Reading text START

With No End In Sight To COVID-19, Economic Sentiment Continues to Decline With Confidence In Overall U.S. Economy Reaching Historic Low
Overall consumer economic sentiment dropped 1.3 points to 41.5, according to the HPS-CivicScience Economic Sentiment Index (ESI), the second-lowest recording in ESI history behind March 2020 when the COVID-19 pandemic began. This week’s decline was driven by falling confidence in all five ESI indicators, including confidence in the overall U.S. economy, which hit its lowest reading ever.
All five of the ESI’s indicators fell over the past two weeks. Confidence in the overall U.S. economy dropped the most, falling 1.6 points to a historic low of 35.5 as consumers’ outlook on the next six months soured. Fatigue of the relentless pandemic, as well as consumer fears of rising energy prices, stagflation, and ongoing supply chain disruptions, are all weighing heavily on the economy. The ESI’s overall downward slump was also driven by declines in every other indicator:
– Confidence in finding a new job sank 1.5 points to 55.9
– Confidence in making a major purchase declined 1.3 points to 31.3
– Confidence in personal finances dropped 0.4 points to 54.3
– Confidence in the housing market fell 1.3 points to 30.7
The ESI’s three-day moving average began the period at its high of 43.8 on September 29. It wavered over the next two weeks while declining overall, reaching its low of 40.2 on October 2 and closing at 42.9 on October 12.
The next ESI release will be Wednesday, October 27.

Reading text END
Data extracts START

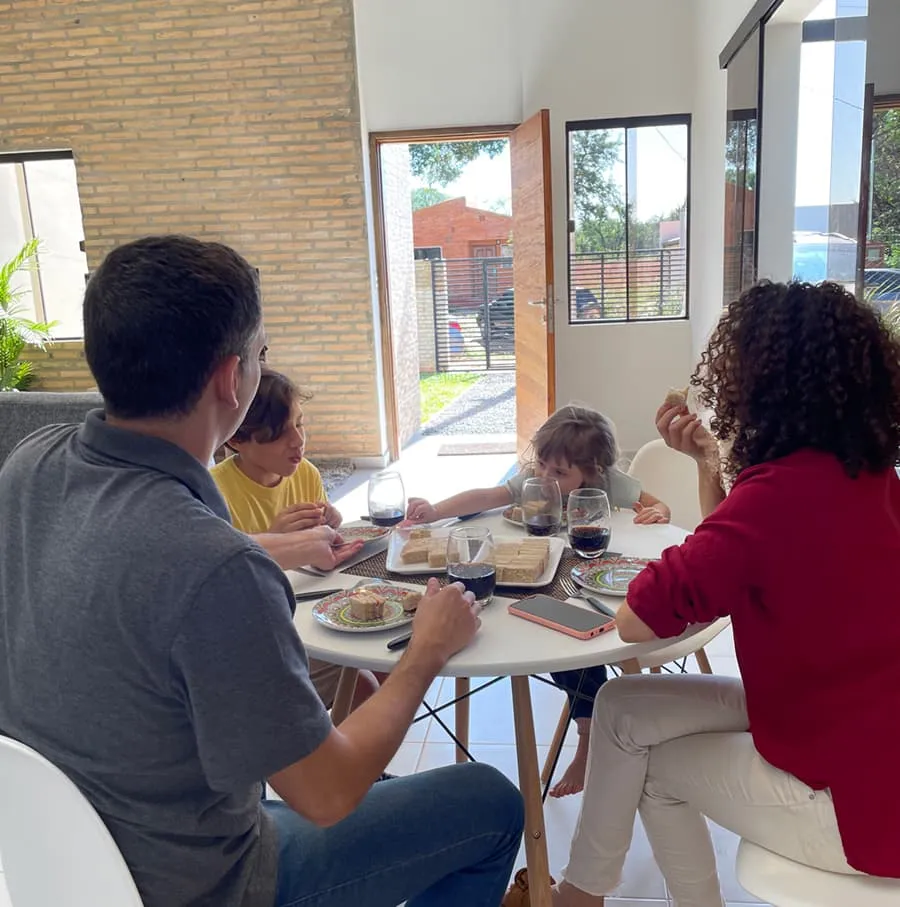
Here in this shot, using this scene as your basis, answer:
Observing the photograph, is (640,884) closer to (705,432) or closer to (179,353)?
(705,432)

Data extracts END
Data extracts START

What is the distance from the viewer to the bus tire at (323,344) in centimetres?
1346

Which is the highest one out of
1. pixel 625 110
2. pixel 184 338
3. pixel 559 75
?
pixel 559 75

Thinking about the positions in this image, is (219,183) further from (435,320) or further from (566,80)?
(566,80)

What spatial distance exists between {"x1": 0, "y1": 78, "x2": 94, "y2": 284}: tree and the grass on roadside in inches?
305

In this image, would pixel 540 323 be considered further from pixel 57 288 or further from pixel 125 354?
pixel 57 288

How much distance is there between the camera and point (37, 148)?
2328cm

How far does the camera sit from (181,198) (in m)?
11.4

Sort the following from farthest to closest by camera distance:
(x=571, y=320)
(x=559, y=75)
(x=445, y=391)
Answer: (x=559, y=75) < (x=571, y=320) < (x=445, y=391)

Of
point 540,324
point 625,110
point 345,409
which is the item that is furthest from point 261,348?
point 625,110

Data extracts END

(Work item A):
According to the sentiment report, what reading did confidence in the overall U.S. economy fall to?
(Work item B):
Retype the part of the sentiment report between "With No End" and "lowest reading ever.", inclusive.
Rely only on the sentiment report for what follows, not on the items.

(Your response A):
It fell 1.6 points to a historic low of 35.5.

(Your response B):
With No End In Sight To COVID-19, Economic Sentiment Continues to Decline With Confidence In Overall U.S. Economy Reaching Historic Low
Overall consumer economic sentiment dropped 1.3 points to 41.5, according to the HPS-CivicScience Economic Sentiment Index (ESI), the second-lowest recording in ESI history behind March 2020 when the COVID-19 pandemic began. This week’s decline was driven by falling confidence in all five ESI indicators, including confidence in the overall U.S. economy, which hit its lowest reading ever.